Fête de la Toussaint, de « tous les saints », mais Dieu seul est saint ! Depuis la nuit des temps il y a confusion entre « sacré » et « saint ». L’homme sacralise un objet ou une personne pour l’offrir au dieu et ce sacré devient un intermédiaire entre lui et ce dieu. Le sacré est alors fait tabou ainsi que ce qui s’y rapporte (dans le temps il était interdit à un fidèle de toucher calice ou ciboire qui étaient destinés à contenir l’objet sacré par dessus-tout, l’hostie et le vin consacrés). Lorsqu’il s’agit d’un homme qui est consacré, sa nature change, il devient tabou, lui aussi, et ne peut descendre de son piédestal (sacerdos in æternum)… On sait ce qui s’en est suivi !*
Renonçons ici au sacré pour méditer sur la sainteté.

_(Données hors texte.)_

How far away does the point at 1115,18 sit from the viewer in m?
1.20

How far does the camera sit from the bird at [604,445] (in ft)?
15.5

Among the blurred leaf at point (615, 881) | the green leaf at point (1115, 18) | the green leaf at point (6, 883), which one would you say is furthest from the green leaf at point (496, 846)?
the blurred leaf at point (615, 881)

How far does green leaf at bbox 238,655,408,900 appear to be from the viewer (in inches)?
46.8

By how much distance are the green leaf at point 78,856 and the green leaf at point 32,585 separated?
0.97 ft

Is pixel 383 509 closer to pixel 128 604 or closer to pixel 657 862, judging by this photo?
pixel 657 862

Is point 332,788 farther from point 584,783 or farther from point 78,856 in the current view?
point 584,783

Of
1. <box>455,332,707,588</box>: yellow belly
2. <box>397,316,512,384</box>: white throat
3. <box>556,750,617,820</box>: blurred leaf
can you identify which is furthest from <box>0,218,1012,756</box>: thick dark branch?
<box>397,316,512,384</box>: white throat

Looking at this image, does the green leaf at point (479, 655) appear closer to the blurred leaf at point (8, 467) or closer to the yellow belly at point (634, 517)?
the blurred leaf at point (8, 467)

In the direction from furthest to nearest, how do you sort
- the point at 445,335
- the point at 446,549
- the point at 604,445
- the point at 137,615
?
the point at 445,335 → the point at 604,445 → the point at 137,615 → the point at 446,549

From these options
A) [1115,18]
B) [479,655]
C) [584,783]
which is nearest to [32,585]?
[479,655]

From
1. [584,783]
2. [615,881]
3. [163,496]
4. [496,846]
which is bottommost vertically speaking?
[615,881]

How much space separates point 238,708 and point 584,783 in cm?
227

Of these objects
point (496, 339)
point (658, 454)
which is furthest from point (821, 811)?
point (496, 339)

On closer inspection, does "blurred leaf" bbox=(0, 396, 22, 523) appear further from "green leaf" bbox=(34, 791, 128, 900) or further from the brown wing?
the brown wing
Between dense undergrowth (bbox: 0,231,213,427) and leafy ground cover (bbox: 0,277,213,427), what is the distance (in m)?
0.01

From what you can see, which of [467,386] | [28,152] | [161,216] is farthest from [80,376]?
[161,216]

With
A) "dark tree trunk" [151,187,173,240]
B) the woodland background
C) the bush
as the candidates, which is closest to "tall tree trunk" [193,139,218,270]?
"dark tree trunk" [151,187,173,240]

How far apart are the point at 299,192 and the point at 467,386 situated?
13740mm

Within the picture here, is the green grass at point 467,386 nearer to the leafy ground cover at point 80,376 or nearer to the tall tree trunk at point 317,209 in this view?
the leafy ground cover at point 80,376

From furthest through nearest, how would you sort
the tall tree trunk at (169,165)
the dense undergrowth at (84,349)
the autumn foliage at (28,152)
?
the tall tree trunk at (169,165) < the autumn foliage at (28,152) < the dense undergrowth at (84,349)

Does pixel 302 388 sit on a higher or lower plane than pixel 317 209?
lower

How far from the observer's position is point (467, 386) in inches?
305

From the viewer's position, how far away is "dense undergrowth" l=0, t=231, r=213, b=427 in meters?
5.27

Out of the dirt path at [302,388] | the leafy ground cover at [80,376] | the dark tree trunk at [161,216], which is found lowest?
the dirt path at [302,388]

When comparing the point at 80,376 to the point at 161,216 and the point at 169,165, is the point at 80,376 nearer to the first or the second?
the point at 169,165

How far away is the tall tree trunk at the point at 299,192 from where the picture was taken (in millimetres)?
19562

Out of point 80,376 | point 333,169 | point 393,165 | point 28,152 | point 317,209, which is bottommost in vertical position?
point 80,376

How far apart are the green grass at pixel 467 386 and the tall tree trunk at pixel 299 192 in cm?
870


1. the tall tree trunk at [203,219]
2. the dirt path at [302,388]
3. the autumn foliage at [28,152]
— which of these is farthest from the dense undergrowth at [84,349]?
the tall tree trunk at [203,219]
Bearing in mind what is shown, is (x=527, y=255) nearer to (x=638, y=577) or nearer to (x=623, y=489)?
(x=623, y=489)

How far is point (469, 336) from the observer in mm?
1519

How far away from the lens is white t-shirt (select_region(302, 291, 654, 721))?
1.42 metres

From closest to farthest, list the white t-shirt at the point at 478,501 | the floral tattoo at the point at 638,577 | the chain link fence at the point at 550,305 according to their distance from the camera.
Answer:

Que signifie ce mot « saint » ? Il est le qualificatif de Dieu. Considérer la sainteté de Dieu, c’est entrer dans le mystère divin et de sa communication avec les hommes. Dieu est le « Saint d’Israël », le peuple est appelé à « sanctifier » Dieu (ou à le « craindre », la crainte signifiant l’infini respect devant Yahvé dont on ne peut même pas prononcer le nom, on retrouve la sacralité, sacralité du nom cette fois). Le sanctifier, c’est se mettre en sa présence en reconnaissant son être divin**, son inaccessibilité car il est au-delà de nous. Mais il veut aussi être avec nous : « Au milieu de toi [mon peuple] je suis le Saint » (Os 11, 9). Et Yahvé sanctifie son peuple, c’est-à-dire se l’approprie : il est le Saint d’Israël, lui-même sanctifié par la volonté de Dieu et lui appartenant. Dieu en est la force, le fondement. Tout le premier Testament tourne autour de cette réalité, comment traduire en actes cette sanctification du peuple.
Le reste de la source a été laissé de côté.